TEXTO FORNECIDO
((
O barulho do ar que
escapa - como resultado da descompressão que regula o funcionamento
do ônibus quando este pára e abre as portas – chama atenção do
pedestre que segue distraído. Entram os últimos e o veículo fecha
as portas enquanto o ônibus permanece parado devido ao
engarrafamento que enfileira dezenas de automóveis naquela Rua do
Passeio, já quase em frente a Escola de Música da UFRJ.
Uma panorâmica: da
calçada, é possível ver toda a extensão lateral do veículo, com
suas janelas dispostas de modo a convidar diálogos soturnos entre os
passageiros que habitam tais posições e os outros que esperam no
ponto. O olhar fixo de um garoto na parte de trás do ônibus chama
atenção: ele recai sobre a figura de uma senhora que, com os braços
cruzados, mantém firme a bolsa pendurada em um deles. A mulher
ignora a presença do menino que se faz sentir cada vez mais a medida
que a atenção do espectador delineia a cena. O menor, preto e em
cujos trajes (ainda que em relação apenas àquilo que se dispunha a
vista) se identifica uma condição social definida, encara uma
mulher na idade de seus, talvez, 50 anos, vestida como que atenta ao
escrutínio social que a cerca. Não se pode dar a ela, precisamente,
um contorno de classe, e o fato de que ela espera em um ponto de
ônibus redimensiona a desconfiança do avaliador, que a primeira
vista identificaria naquelas roupas dela o traço residual de um
privilégio, ainda que relativo.
))
LISTAGEM DE DADOS
((
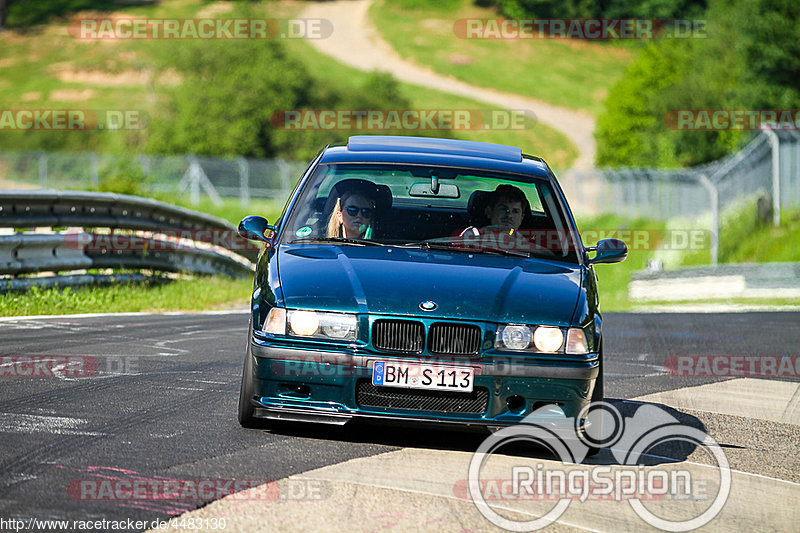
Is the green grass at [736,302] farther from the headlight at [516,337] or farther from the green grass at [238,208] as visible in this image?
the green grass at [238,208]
))
((
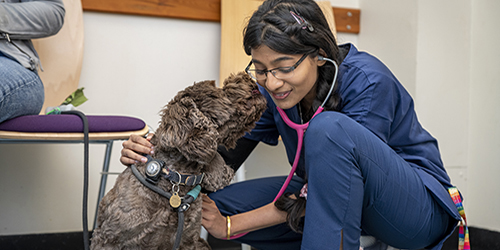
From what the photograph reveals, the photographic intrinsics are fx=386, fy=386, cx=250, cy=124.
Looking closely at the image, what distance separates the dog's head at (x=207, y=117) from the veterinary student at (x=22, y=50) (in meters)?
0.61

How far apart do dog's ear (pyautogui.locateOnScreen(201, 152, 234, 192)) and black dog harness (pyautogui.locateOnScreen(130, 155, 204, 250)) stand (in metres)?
))
Copie na íntegra o texto sobre a cena no ônibus, sem mudar nada. As linhas não têm relação com o texto.

RESOLUÇÃO
O barulho do ar que
escapa - como resultado da descompressão que regula o funcionamento
do ônibus quando este pára e abre as portas – chama atenção do
pedestre que segue distraído. Entram os últimos e o veículo fecha
as portas enquanto o ônibus permanece parado devido ao
engarrafamento que enfileira dezenas de automóveis naquela Rua do
Passeio, já quase em frente a Escola de Música da UFRJ.
Uma panorâmica: da
calçada, é possível ver toda a extensão lateral do veículo, com
suas janelas dispostas de modo a convidar diálogos soturnos entre os
passageiros que habitam tais posições e os outros que esperam no
ponto. O olhar fixo de um garoto na parte de trás do ônibus chama
atenção: ele recai sobre a figura de uma senhora que, com os braços
cruzados, mantém firme a bolsa pendurada em um deles. A mulher
ignora a presença do menino que se faz sentir cada vez mais a medida
que a atenção do espectador delineia a cena. O menor, preto e em
cujos trajes (ainda que em relação apenas àquilo que se dispunha a
vista) se identifica uma condição social definida, encara uma
mulher na idade de seus, talvez, 50 anos, vestida como que atenta ao
escrutínio social que a cerca. Não se pode dar a ela, precisamente,
um contorno de classe, e o fato de que ela espera em um ponto de
ônibus redimensiona a desconfiança do avaliador, que a primeira
vista identificaria naquelas roupas dela o traço residual de um
privilégio, ainda que relativo.